Drums of the night: Hosay in Trinidad

Hosay has been commemorated in the Port of Spain neighbourhood of St James, where Anu Lakhan grew up. For her, Hosay means the emotions of tassa

  • A tassa side accompanies a tadjah on Big Hosay night. Photograph by Mark Lyndersay
  • Heating a goatskin kettledrum to tune its pitch. Photograph by Mark Lyndersay
  • Flag Night. Photograph by Mark Lyndersay
  • Hosay is a test of endurance for the drummers. Photograph by Mark Lyndersay
  • Dancing the Moons. Photograph by Mark Lyndersay
  • Photograph by Mark Lyndersay
  • The cymbals are a key part of each tassa side, embroidering the percussive harmonies of the drums. Photograph by Mark Lyndersay

Unlikely as it sounds, this story starts with, of all things, a Phil Collins song. Not even with Genesis, but Phil solo. “In the Air Tonight” is not a favourite song, but I’ve always thought there was something in its phrasing that lived up to the name: a shiver on your neck as you stand in the open night, waiting, certain there will be no disappointment, but waiting. Waiting with a sliver of apprehension. The darkness is at once open yet close around you. The thing in the air is longing, but a familiar one.
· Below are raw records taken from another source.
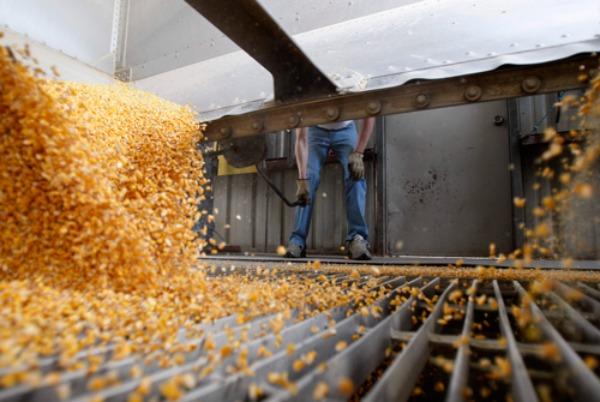 Pese a la entrega de maíz nuevo en Estados Unidos, subió el precio en Chicago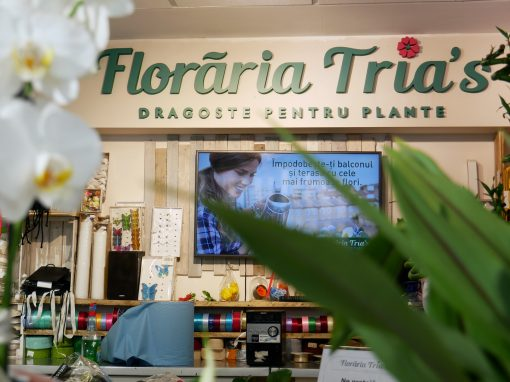 Tria's Flower Shops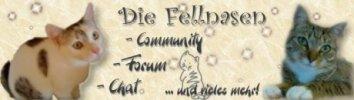 Eine Community rund um Katzen - mit Chat, Fotoalben, Foto des Tages, Katzentagebüchern, Online-Spielen und vielen netten Leuten!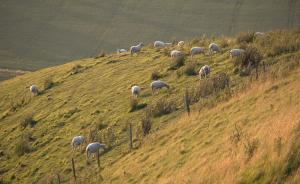 某地为展示扶贫成绩派学生披白塑料趴在山坡,领导远看全是羊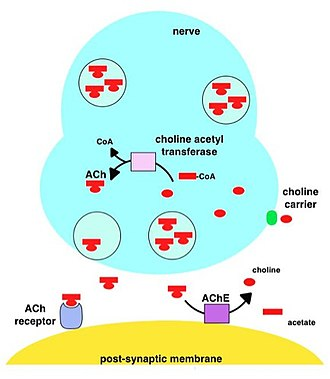 Acetylcholinesterase - Image: A Che mechanism of action
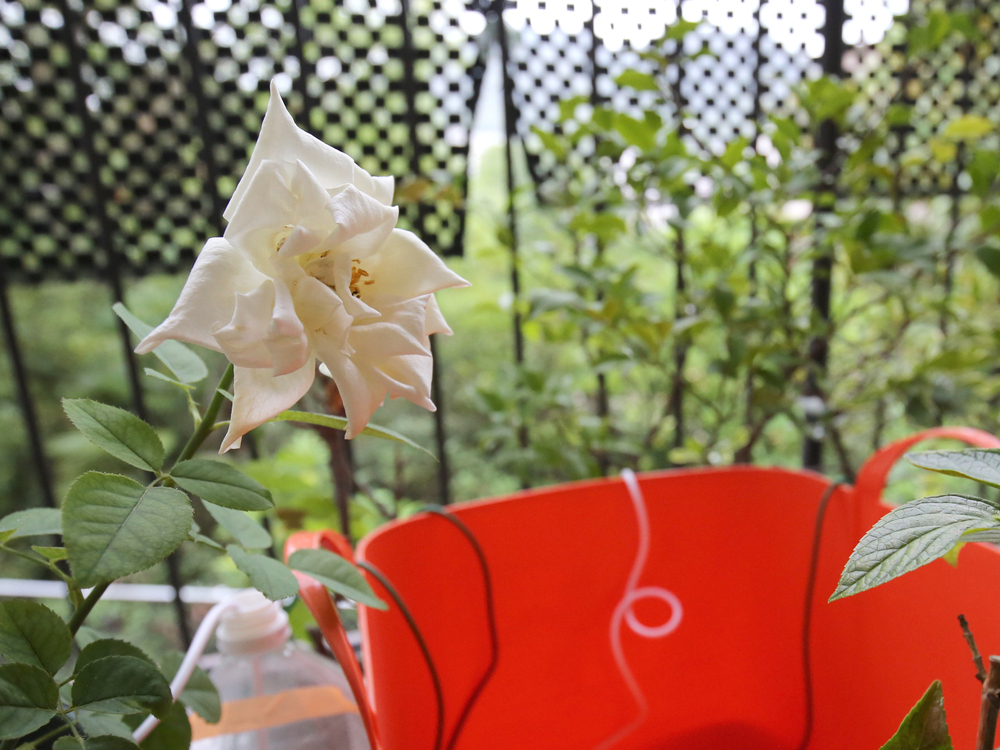 留守中に咲いたバラ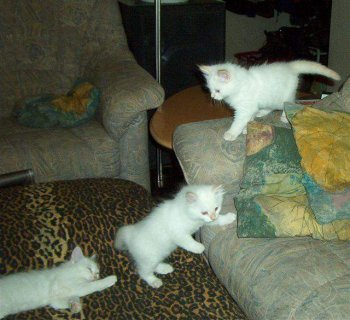 White And Grey Siberian Kittens Available For X_Mas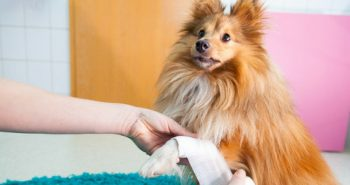 FI - Where To Do A Dog First Aid Course In London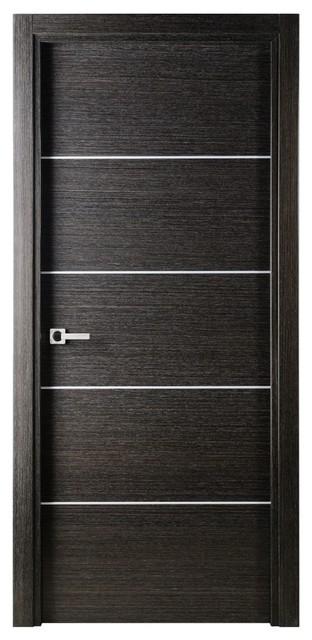 Avanti Contemporary Interior Door Black Apricot Finish - Modern - Interior Doors - new york - by ...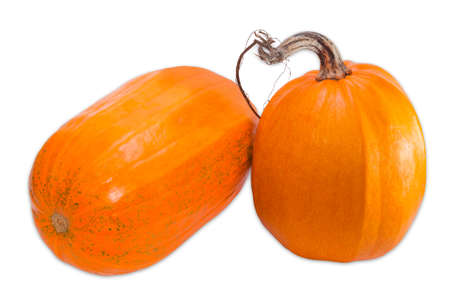 haulm: Two yellow-orange pumpkin with haulm on a light background. Isolation.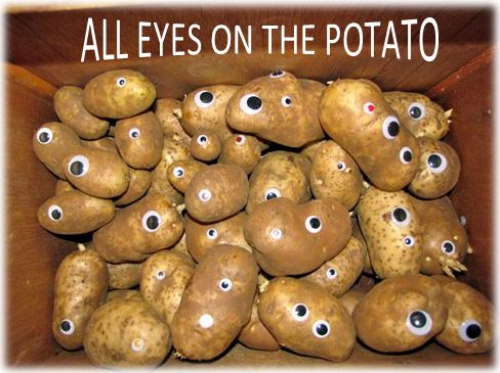 potato eyes.JPG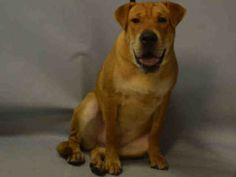 TO BE DESTROYED 11/04/16 **NEW HOPE RESCUE ONLY**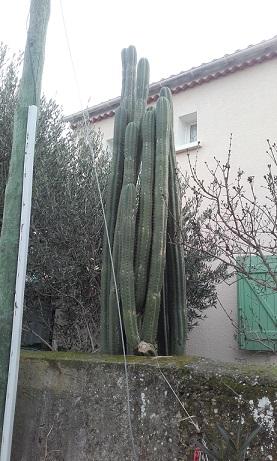 Echinopsis pachanoi - cactus San Pedro 20160112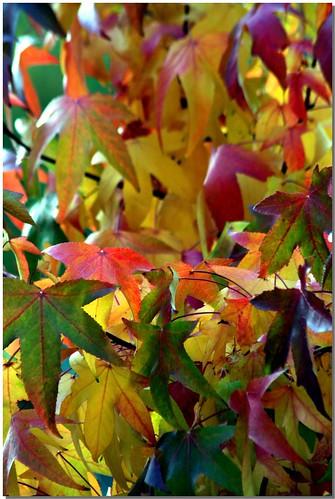 Autumn - 2008 [3]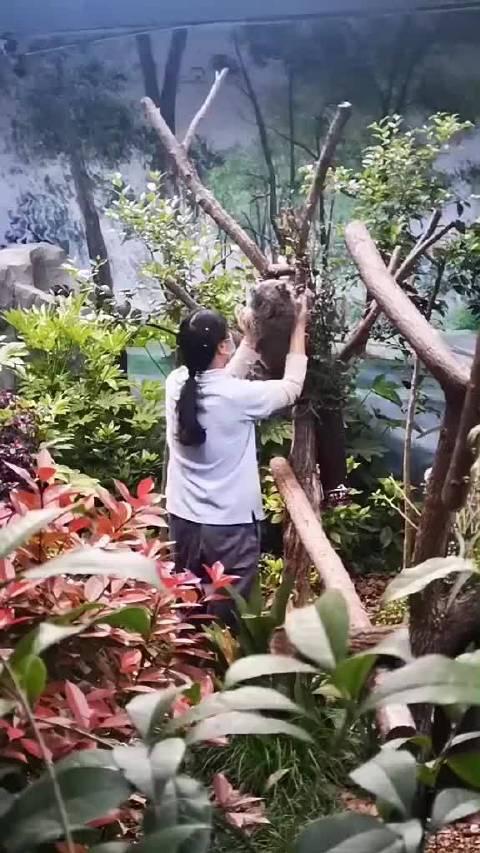 动物园下班收考拉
You have longed for this before, on other nights like this one.

Tassa comes from St James. I mean no disrespect, disparagement, or utter disregard of anthropological fact, but there it is: tassa comes from St James. What I mean by this is, for me, tassa comes from St James. To get even closer to the thing in the air: for me, tassa is the drums on Western Main Road on Big Hosay night, in the hour or so before all the attention turns to the kiss between the Red and Green Moons. (See the sidebar on page 79 for explication of these esoteric terms.)

Now for the real moment, the thing that’s been curled up in the first paragraphs, waiting its turn like an open secret: the tassa bass. The dhol. This drum, usually carved from the trunk of a mango tree, is the deep, night-stilling thing for which I wait. Dauntingly large, the bass is played on one side with a truncheonesque stick, and with a strong, steady, bare hand on the other. The stick plays the bass side of the drum; the hand, the treble. Stretched, heated goat skins make the drum heads. A mystery of narrow cords — knotted here, slipped through a ring there, coiled, crossed — connects the heads, running the length of the body of the drum.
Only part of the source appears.